Here are some entries; quote each one exactly.

Start of Task material

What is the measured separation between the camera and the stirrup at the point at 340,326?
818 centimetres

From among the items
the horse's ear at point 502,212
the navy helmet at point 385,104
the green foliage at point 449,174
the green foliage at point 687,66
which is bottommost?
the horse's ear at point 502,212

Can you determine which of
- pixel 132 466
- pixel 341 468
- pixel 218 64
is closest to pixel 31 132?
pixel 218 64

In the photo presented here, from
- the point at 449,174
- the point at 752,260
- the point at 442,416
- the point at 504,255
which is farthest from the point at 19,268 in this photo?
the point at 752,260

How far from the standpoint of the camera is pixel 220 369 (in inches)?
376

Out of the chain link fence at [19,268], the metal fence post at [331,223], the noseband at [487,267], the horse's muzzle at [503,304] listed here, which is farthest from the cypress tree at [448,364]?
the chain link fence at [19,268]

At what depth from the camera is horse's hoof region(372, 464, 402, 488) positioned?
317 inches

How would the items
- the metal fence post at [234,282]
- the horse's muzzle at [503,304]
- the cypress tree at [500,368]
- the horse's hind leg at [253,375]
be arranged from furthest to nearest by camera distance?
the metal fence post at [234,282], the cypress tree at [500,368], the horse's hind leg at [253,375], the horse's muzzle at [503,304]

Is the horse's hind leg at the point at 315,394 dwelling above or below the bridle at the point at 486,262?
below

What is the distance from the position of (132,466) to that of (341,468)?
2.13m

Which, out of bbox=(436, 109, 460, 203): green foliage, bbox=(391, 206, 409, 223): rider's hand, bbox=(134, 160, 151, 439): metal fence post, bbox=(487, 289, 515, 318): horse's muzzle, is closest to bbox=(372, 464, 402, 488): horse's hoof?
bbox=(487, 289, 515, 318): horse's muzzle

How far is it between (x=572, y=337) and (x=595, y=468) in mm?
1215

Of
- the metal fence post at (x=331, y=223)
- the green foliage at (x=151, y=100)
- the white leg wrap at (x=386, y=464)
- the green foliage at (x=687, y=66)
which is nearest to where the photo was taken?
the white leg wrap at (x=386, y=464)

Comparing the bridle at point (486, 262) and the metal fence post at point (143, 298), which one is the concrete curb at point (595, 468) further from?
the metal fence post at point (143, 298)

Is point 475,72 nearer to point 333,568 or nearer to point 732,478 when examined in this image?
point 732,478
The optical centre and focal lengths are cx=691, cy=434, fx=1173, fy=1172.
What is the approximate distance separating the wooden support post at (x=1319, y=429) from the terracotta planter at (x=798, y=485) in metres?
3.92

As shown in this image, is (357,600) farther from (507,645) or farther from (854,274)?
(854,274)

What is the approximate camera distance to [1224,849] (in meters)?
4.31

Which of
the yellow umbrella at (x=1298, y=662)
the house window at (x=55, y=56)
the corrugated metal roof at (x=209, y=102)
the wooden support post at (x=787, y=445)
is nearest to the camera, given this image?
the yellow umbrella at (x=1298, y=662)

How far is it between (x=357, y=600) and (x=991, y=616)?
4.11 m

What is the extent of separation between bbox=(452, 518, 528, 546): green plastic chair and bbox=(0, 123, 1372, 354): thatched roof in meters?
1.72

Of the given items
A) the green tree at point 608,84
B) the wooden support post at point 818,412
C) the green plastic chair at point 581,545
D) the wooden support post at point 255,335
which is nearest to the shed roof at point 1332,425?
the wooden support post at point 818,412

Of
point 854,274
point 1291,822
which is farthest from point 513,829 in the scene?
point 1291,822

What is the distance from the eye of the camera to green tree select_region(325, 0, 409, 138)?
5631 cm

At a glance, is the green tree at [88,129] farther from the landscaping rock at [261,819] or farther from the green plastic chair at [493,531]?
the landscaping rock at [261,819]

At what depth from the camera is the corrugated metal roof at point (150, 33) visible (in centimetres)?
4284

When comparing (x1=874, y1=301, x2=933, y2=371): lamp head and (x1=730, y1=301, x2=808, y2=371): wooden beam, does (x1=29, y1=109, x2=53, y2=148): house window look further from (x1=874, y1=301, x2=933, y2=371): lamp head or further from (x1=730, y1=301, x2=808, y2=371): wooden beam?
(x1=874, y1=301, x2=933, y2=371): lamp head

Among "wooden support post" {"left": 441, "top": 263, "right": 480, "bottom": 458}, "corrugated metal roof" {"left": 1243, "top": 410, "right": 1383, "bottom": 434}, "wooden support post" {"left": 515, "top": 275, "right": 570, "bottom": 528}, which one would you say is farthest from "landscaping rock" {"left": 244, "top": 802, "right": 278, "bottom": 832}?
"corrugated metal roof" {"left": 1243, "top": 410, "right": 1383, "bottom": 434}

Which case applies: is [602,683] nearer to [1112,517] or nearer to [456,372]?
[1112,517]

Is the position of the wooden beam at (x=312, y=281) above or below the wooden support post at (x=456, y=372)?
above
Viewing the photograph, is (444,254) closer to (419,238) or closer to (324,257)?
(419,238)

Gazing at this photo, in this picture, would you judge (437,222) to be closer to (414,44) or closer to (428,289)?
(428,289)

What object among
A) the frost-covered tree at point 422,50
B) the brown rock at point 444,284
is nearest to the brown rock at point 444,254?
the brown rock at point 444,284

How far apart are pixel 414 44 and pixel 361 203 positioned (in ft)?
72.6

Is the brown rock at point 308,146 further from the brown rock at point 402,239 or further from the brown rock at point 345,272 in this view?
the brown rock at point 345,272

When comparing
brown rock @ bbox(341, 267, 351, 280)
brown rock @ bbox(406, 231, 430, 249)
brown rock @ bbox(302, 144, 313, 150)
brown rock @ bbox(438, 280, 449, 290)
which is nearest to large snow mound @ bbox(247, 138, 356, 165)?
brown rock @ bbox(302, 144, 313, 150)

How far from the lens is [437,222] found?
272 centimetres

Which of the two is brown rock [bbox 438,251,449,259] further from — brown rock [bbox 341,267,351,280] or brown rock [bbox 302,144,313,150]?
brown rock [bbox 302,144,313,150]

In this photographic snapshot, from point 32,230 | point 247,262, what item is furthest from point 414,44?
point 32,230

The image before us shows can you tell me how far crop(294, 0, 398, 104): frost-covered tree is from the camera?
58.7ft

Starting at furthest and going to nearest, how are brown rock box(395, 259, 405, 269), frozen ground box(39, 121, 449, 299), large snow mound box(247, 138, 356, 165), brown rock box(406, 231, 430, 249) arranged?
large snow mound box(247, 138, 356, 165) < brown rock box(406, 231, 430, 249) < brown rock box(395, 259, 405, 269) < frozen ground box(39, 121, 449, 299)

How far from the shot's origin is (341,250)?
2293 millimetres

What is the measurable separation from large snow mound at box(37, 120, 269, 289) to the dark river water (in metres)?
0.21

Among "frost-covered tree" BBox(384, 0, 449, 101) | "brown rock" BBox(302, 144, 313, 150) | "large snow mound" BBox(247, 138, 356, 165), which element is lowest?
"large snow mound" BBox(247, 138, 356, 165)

End of Task material

-- Solution below --
What is the measured separation between the camera and the stirrup at the point at 340,326?
818 centimetres

From among the items
the horse's ear at point 502,212
the navy helmet at point 385,104
the green foliage at point 449,174
the green foliage at point 687,66
which is bottommost?
the horse's ear at point 502,212

Can you determine which of
- pixel 132 466
- pixel 341 468
- pixel 218 64
is closest to pixel 31 132?
pixel 218 64

In the photo presented here, from
- the point at 449,174
- the point at 752,260
- the point at 442,416
- the point at 504,255
which is farthest from the point at 19,268 in this photo?
the point at 752,260

How far from the standpoint of the camera is pixel 220 369 (in inches)?
376

Out of the chain link fence at [19,268], the metal fence post at [331,223], the noseband at [487,267], the horse's muzzle at [503,304] listed here, which is farthest from the cypress tree at [448,364]?
the chain link fence at [19,268]

At what depth from the camera is horse's hoof region(372, 464, 402, 488) positioned?
317 inches

How would the items
- the metal fence post at [234,282]
- the horse's muzzle at [503,304]
- the cypress tree at [500,368]
- the horse's hind leg at [253,375]
be arranged from furthest to nearest by camera distance?
the metal fence post at [234,282], the cypress tree at [500,368], the horse's hind leg at [253,375], the horse's muzzle at [503,304]

Is the horse's hind leg at the point at 315,394 dwelling above or below the bridle at the point at 486,262?
below

What is the distance from the position of (132,466) to that of (341,468)?
2.13m

Which, out of bbox=(436, 109, 460, 203): green foliage, bbox=(391, 206, 409, 223): rider's hand, bbox=(134, 160, 151, 439): metal fence post, bbox=(487, 289, 515, 318): horse's muzzle, is closest to bbox=(372, 464, 402, 488): horse's hoof?
bbox=(487, 289, 515, 318): horse's muzzle

How far is it between (x=572, y=337) and (x=595, y=468) in mm?
1215

Of
- the metal fence post at (x=331, y=223)
- the green foliage at (x=151, y=100)
- the white leg wrap at (x=386, y=464)
- the green foliage at (x=687, y=66)
which is nearest to where the photo was taken?
the white leg wrap at (x=386, y=464)

Comparing the bridle at point (486, 262) and the metal fence post at point (143, 298), which one is the concrete curb at point (595, 468) further from?
the metal fence post at point (143, 298)

Is point 475,72 nearer to point 333,568 or nearer to point 732,478 when examined in this image?
point 732,478
The optical centre and focal lengths are cx=691, cy=434, fx=1173, fy=1172.
What is the approximate distance separating the wooden support post at (x=1319, y=429) from the terracotta planter at (x=798, y=485) in metres?
3.92

As shown in this image, is (357,600) farther from (507,645) or farther from (854,274)?
(854,274)

What is the approximate camera distance to [1224,849] (in meters)?
4.31

Which of
the yellow umbrella at (x=1298, y=662)
the house window at (x=55, y=56)
the corrugated metal roof at (x=209, y=102)
the wooden support post at (x=787, y=445)
is nearest to the camera, given this image?
the yellow umbrella at (x=1298, y=662)

How far is it between (x=357, y=600) and (x=991, y=616)?
4.11 m

What is the extent of separation between bbox=(452, 518, 528, 546): green plastic chair and bbox=(0, 123, 1372, 354): thatched roof in meters?
1.72

Of the given items
A) the green tree at point 608,84
B) the wooden support post at point 818,412
C) the green plastic chair at point 581,545
D) the wooden support post at point 255,335
which is nearest to the shed roof at point 1332,425?
the wooden support post at point 818,412

Of
point 854,274
point 1291,822
which is farthest from point 513,829 in the scene?
point 1291,822

What is the distance from the eye of the camera to green tree select_region(325, 0, 409, 138)?
5631 cm

At a glance, is the green tree at [88,129] farther from the landscaping rock at [261,819] or farther from the green plastic chair at [493,531]?
the landscaping rock at [261,819]

At what depth from the camera is the corrugated metal roof at point (150, 33) visible (in centimetres)?
4284

When comparing (x1=874, y1=301, x2=933, y2=371): lamp head and (x1=730, y1=301, x2=808, y2=371): wooden beam, does (x1=29, y1=109, x2=53, y2=148): house window look further from (x1=874, y1=301, x2=933, y2=371): lamp head or further from (x1=730, y1=301, x2=808, y2=371): wooden beam?
(x1=874, y1=301, x2=933, y2=371): lamp head

Among "wooden support post" {"left": 441, "top": 263, "right": 480, "bottom": 458}, "corrugated metal roof" {"left": 1243, "top": 410, "right": 1383, "bottom": 434}, "wooden support post" {"left": 515, "top": 275, "right": 570, "bottom": 528}, which one would you say is farthest from "landscaping rock" {"left": 244, "top": 802, "right": 278, "bottom": 832}?
"corrugated metal roof" {"left": 1243, "top": 410, "right": 1383, "bottom": 434}

Which case applies: is [602,683] nearer to [1112,517] or nearer to [456,372]?
[1112,517]

Is the position of the wooden beam at (x=312, y=281) above or below the wooden support post at (x=456, y=372)?
above
Viewing the photograph, is (444,254) closer to (419,238) or closer to (324,257)?
(419,238)

Gazing at this photo, in this picture, would you judge (437,222) to be closer to (414,44) or closer to (428,289)?
(428,289)

What object among
A) the frost-covered tree at point 422,50
B) the brown rock at point 444,284
is nearest to the brown rock at point 444,254?
the brown rock at point 444,284

How far apart are pixel 414 44 and pixel 361 203 positioned (in ft)?
72.6

Is the brown rock at point 308,146 further from the brown rock at point 402,239 or further from the brown rock at point 345,272 in this view?
the brown rock at point 345,272

When comparing
brown rock @ bbox(341, 267, 351, 280)
brown rock @ bbox(406, 231, 430, 249)
brown rock @ bbox(302, 144, 313, 150)
brown rock @ bbox(438, 280, 449, 290)
which is nearest to large snow mound @ bbox(247, 138, 356, 165)?
brown rock @ bbox(302, 144, 313, 150)

How far from the lens is [437,222] found?
272 centimetres

Which of the two is brown rock [bbox 438,251,449,259] further from — brown rock [bbox 341,267,351,280] or brown rock [bbox 302,144,313,150]?
brown rock [bbox 302,144,313,150]

In this photographic snapshot, from point 32,230 | point 247,262, what item is furthest from point 414,44?
point 32,230

The image before us shows can you tell me how far crop(294, 0, 398, 104): frost-covered tree is from the camera?
58.7ft

Starting at furthest and going to nearest, how are brown rock box(395, 259, 405, 269), frozen ground box(39, 121, 449, 299), large snow mound box(247, 138, 356, 165), brown rock box(406, 231, 430, 249) arranged?
large snow mound box(247, 138, 356, 165) < brown rock box(406, 231, 430, 249) < brown rock box(395, 259, 405, 269) < frozen ground box(39, 121, 449, 299)

How far from the shot's origin is (341,250)?
2293 millimetres

What is the measurable separation from large snow mound at box(37, 120, 269, 289) to the dark river water (in metres)?
0.21

Among "frost-covered tree" BBox(384, 0, 449, 101) | "brown rock" BBox(302, 144, 313, 150) | "large snow mound" BBox(247, 138, 356, 165), which element is lowest?
"large snow mound" BBox(247, 138, 356, 165)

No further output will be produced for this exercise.